:: RECORDS TO USE ::

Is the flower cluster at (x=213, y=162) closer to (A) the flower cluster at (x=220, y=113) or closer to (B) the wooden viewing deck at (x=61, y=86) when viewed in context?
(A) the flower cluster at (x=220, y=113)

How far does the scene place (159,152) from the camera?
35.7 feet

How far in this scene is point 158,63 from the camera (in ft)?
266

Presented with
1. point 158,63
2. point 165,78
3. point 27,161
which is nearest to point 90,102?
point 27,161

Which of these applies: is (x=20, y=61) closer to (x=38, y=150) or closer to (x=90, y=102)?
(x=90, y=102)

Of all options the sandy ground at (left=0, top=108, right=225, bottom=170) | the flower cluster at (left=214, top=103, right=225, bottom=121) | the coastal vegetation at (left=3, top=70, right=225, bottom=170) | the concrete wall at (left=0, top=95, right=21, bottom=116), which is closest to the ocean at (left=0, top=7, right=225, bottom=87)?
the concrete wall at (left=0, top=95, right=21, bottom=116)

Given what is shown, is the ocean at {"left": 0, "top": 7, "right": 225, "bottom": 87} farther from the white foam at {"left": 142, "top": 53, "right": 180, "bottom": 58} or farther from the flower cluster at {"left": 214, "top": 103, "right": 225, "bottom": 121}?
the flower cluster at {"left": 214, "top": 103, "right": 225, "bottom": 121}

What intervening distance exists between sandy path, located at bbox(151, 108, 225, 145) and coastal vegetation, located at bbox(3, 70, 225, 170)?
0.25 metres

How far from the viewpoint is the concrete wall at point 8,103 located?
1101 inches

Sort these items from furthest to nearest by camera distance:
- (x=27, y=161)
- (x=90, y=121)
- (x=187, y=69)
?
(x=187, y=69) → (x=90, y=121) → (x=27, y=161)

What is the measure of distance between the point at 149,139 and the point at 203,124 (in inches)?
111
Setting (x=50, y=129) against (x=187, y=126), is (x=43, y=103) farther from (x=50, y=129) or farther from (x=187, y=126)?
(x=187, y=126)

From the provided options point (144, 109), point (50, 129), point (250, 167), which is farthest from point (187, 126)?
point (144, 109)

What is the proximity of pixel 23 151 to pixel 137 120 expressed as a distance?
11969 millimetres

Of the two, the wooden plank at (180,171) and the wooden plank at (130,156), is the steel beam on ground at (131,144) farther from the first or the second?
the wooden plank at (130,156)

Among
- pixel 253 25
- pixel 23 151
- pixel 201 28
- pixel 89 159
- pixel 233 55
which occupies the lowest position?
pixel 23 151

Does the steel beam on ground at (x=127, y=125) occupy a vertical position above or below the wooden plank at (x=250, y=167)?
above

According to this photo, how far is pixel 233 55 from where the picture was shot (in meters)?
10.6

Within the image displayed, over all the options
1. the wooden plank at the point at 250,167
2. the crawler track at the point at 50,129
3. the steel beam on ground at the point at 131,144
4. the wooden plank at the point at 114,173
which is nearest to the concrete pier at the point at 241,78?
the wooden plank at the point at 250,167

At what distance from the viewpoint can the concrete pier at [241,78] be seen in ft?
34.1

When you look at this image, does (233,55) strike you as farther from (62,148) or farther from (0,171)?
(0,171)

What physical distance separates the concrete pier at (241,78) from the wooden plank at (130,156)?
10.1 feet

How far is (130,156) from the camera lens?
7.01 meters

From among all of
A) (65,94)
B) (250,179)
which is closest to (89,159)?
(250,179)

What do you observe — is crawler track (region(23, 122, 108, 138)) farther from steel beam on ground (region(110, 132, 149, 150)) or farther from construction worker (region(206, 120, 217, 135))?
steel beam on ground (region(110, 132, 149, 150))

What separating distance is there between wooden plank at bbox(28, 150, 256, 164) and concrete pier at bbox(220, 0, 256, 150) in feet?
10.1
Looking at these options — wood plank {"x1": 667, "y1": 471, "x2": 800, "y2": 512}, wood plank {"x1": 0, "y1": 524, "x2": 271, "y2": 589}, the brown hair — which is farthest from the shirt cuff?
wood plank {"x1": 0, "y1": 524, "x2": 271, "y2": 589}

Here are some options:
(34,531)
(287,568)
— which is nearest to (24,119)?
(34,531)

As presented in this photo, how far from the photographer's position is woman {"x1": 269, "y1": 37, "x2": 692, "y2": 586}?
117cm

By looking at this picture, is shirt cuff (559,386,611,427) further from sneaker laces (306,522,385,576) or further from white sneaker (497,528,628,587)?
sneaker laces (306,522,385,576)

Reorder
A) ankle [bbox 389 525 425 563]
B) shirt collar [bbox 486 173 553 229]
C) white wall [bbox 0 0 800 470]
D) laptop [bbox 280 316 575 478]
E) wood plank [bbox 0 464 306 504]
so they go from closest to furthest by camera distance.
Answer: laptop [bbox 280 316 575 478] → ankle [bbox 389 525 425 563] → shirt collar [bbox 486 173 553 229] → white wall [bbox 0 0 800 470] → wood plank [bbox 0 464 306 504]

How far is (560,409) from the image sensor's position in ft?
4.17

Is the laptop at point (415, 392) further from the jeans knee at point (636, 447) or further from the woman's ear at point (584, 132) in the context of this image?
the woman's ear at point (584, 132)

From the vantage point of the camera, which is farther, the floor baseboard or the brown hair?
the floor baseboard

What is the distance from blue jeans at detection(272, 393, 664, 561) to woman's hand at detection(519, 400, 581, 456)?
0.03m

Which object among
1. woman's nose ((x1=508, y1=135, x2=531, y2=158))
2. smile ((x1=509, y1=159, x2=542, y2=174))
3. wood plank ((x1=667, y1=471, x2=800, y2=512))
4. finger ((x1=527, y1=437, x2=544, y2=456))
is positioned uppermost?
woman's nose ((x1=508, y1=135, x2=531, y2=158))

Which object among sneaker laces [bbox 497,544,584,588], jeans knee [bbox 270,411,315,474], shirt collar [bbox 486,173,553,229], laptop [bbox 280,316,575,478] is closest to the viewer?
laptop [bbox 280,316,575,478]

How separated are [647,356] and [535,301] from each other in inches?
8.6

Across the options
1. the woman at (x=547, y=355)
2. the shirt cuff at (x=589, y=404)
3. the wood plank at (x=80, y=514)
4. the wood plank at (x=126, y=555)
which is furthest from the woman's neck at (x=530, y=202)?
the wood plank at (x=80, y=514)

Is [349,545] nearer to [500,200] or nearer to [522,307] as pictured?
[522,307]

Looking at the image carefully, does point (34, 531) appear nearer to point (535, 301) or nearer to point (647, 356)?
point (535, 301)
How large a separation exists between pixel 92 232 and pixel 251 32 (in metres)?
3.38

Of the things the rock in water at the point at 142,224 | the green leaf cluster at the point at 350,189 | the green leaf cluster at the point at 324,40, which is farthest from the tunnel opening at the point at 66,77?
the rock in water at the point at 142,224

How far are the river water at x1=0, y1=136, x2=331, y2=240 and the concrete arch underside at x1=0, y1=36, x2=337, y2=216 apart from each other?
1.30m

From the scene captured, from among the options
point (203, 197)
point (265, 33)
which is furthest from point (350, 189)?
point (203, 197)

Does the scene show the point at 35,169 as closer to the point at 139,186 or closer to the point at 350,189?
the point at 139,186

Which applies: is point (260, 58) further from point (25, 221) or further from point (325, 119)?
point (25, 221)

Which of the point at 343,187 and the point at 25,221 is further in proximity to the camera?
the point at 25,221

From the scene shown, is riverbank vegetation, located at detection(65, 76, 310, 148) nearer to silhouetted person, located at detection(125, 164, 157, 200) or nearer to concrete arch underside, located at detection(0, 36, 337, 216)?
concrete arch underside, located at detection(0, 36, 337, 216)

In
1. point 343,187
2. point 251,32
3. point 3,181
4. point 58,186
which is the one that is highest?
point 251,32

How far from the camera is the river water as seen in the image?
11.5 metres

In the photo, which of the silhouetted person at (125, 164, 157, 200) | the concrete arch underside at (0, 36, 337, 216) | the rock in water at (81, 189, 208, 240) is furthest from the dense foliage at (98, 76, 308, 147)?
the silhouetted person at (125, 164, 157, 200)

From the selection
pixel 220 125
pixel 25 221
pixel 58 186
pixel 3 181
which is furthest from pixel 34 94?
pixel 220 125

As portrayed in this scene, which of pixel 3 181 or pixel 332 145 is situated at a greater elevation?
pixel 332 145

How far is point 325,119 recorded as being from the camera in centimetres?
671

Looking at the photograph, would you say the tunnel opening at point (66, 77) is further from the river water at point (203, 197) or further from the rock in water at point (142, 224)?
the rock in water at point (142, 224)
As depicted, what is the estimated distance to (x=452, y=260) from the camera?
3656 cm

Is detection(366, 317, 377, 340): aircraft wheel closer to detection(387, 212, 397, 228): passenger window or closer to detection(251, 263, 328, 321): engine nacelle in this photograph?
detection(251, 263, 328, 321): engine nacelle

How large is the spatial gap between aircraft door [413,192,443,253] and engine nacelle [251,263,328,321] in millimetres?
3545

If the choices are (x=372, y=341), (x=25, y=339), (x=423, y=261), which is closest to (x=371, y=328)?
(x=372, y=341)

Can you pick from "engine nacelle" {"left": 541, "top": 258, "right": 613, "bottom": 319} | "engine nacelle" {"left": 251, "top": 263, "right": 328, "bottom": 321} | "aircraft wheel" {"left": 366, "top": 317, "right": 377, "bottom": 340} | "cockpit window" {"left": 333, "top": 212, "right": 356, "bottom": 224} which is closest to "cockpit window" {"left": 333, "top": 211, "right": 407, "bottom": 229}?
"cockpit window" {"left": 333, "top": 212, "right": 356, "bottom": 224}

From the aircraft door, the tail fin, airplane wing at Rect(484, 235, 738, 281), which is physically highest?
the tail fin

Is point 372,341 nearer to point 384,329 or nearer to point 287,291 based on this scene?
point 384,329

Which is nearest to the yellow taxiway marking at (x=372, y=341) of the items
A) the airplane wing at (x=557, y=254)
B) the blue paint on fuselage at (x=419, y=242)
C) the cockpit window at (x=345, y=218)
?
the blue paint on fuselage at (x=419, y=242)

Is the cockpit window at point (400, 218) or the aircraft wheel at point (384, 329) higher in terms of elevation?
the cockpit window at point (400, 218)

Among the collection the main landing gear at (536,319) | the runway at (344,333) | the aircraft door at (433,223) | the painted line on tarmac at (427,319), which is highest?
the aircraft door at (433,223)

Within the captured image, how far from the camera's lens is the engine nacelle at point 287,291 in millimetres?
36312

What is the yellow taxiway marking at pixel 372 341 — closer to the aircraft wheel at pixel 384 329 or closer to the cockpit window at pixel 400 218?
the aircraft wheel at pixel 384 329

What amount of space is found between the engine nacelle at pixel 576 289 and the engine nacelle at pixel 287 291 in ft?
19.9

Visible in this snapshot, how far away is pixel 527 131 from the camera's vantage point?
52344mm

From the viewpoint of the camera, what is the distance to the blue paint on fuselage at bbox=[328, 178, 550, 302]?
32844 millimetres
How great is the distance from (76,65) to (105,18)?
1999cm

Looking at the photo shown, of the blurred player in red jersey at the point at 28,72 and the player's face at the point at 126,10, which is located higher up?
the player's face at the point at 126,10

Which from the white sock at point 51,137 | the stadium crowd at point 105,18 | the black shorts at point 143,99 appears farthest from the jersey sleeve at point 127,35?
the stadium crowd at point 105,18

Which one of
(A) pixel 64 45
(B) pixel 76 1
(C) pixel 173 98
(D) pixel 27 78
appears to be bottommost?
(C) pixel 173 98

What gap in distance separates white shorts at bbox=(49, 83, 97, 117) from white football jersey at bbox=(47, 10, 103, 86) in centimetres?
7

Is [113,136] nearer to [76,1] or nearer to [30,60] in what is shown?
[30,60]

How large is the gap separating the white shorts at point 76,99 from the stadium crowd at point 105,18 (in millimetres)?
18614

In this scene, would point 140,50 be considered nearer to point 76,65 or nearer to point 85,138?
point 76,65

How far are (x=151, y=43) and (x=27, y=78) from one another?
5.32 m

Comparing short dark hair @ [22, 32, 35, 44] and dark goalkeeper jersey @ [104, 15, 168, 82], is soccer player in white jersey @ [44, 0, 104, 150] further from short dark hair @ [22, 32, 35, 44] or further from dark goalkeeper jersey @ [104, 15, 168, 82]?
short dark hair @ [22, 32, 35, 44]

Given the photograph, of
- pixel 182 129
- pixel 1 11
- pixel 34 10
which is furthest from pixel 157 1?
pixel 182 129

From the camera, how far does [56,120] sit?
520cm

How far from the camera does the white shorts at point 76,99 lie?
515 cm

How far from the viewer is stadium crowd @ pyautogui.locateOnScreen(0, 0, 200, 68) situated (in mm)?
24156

:: TASK DETAILS ::
Starting at the line that contains "Which from the", repeat each line exactly through the last one in the listing. Include both of those lines and nothing more.

:: ANSWER TO THE PROBLEM ::
Which from the white sock at point 51,137 | the stadium crowd at point 105,18 | the black shorts at point 143,99 appears farthest from the jersey sleeve at point 127,35?
the stadium crowd at point 105,18

Which one of
(A) pixel 64 45
(B) pixel 76 1
(C) pixel 173 98
(D) pixel 27 78
appears to be bottommost?
(C) pixel 173 98

What gap in distance separates white shorts at bbox=(49, 83, 97, 117) from white football jersey at bbox=(47, 10, 103, 86) in centimetres?
7

Is [113,136] nearer to [76,1] or nearer to [30,60] in what is shown?
[30,60]

How large is the gap separating the white shorts at point 76,99 from the stadium crowd at point 105,18 (in millimetres)?
18614

In this scene, would point 140,50 be considered nearer to point 76,65 or nearer to point 85,138?
point 76,65

How far are (x=151, y=43) and (x=27, y=78) from one another?
5.32 m

Comparing short dark hair @ [22, 32, 35, 44] and dark goalkeeper jersey @ [104, 15, 168, 82], is soccer player in white jersey @ [44, 0, 104, 150] further from short dark hair @ [22, 32, 35, 44] or further from dark goalkeeper jersey @ [104, 15, 168, 82]?
short dark hair @ [22, 32, 35, 44]

Given the photograph, of
- pixel 182 129
- pixel 1 11
- pixel 34 10
which is furthest from pixel 157 1?
pixel 182 129

From the camera, how far does [56,120] sit?
520cm

How far from the camera does the white shorts at point 76,99 lie?
515 cm

How far from the viewer is stadium crowd @ pyautogui.locateOnScreen(0, 0, 200, 68) situated (in mm)?
24156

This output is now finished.